Recent reports indicate that other miRNAs in the top ten are also related to various pathological responses. For example, miR-29a-3p suppresses immune responses to intracellular pathogens by targeting interferon-γ 22; plasma miR-141-3p was identified as a potential biomarker for colon cancers 23; miR-378-3p acts as a molecular switch involved in breast cancer cell metabolism via interference with a well-integrated bioenergetics transcriptional pathway 24, and miR-146b-5p targets NF-κB signaling in innate immune responses 25.

In addition, two of the top ten miRNAs are from the ubiquitous let-7-family of miRNAs (let-7f-1-5p & -2-5p, and let-7a-2-5p & -3-5p), which are key miRNA regulators in development that are present in abundance across various species, including mammals, flies, worms and plants 26.

The distribution of pre-miRNAs in breast milk exosomes shows that more than half of the immune-related pre-miRNAs (59 of 87, 67.82%) are present and enriched in breast milk exosomes (P < 10-16, χ2 test) (Fig. 2A, C), which is consistent with previous studies 27. Interestingly, six pre-miRNAs from the miR-17-92 cluster and nine pre-miRNAs from paralogous clusters were both abundant in breast milk exosomes (Fig. 2D). In addition to being well-known oncogenes, recent studies establish essential roles for the miR-17-92 and paralogous clusters in development of the immune system 28. In contrast, tissue-specific miRNAs were generally less abundant in breast milk exosomes (Fig. 2E).

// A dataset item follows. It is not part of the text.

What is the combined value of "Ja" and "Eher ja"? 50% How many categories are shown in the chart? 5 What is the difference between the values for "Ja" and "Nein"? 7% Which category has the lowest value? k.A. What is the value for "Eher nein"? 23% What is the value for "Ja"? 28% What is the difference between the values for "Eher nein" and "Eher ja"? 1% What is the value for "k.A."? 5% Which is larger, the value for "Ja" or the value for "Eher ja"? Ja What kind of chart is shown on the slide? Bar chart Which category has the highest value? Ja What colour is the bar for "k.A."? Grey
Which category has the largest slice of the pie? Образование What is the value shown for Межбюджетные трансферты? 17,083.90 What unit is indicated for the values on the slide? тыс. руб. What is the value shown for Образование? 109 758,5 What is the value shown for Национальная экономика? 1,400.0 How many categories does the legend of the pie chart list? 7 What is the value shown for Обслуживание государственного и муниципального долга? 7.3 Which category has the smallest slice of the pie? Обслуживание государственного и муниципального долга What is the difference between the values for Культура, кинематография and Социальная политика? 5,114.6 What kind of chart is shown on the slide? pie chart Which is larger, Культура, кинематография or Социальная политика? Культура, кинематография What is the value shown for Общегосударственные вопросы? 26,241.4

Previous reports suggested that exosomes play a significant role in intercellular communication by transferring miRNAs to neighboring cells 4, 10. Although the molecular mechanism underlying this phenomenon is still unclear, it is intriguing to speculate that the these immune-related miRNAs in milk exosomes may be transferred into the infant body via the digestive tract, and may play a critical role in the development of the immune system in infants.

Resistance to degradation and stability of breast milk miRNAs

We next sought to investigate the stability of miRNAs in breast milk, given that it is an important prerequisite for our hypothesis that these exosomal miRNAs are transferable genetic material from mother to infant.

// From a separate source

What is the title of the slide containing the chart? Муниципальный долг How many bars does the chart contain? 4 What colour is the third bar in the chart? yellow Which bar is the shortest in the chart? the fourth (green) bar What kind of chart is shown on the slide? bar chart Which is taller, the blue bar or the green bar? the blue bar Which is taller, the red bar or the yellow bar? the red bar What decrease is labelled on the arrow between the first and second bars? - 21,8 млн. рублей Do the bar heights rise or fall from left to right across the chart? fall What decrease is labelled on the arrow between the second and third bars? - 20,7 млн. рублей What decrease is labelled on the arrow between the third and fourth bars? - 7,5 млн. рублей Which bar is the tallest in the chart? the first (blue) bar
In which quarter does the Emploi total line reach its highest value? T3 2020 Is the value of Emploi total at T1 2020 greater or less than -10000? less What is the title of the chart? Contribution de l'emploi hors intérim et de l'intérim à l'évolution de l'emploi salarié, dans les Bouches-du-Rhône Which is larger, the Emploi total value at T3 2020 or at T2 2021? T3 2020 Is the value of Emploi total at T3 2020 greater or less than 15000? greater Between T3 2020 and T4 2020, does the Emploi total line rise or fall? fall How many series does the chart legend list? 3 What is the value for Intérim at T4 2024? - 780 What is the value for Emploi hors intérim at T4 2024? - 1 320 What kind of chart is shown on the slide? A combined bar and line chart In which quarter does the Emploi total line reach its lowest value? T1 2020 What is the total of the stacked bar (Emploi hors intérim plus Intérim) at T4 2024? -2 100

Similar to previous studies on blood 29, 30, the exogenous synthetic miRNAs were rapidly degraded, whereas endogenous miRNAs remain stable when milk is subjected to prolonged room temperature incubation (Fig. 3A) or freeze-thawed multiple times (Fig. 3B). Furthermore, compared with the complete degradation of exogenous miRNAs by treatment with RNase (Fig. 3C) or by incubation at 100°C for 10 min (Fig. 3D), the endogenous miRNAs are resistant to a certain extent to the harsh conditions.

Figure 3

Characterization of breast milk miRNAs. The expression changes of a spiked-in C. elegans miRNA and of the top ten most highly expressed unique miRNAs from the small RNA libraries across various harsh conditions. Total RNA was extracted and then analyzed by q-PCR. Breast milk was () incubated at 26°C for 0.5, 1, 2, 4, 8 or 24 hours, () subjected to six freeze-thaw cycles at -20°C, () treated with RNase A and T1 for 60 min at 37°C, and () incubated at 100°C for 10 min.

Conclusion

The present study provides a close look at the immune-related miRNAs which are enriched in breast milk exosomes, and evidence that these exosomal miRNAs are resistant to general harsh conditions, such as prolonged room temperature incubation, multiple freeze-thaw, RNase digestion and even boiling. We tentatively propose that these exosomal miRNAs are transferable genetic material from mother to infant, and are essential for the development of the immune system in infants.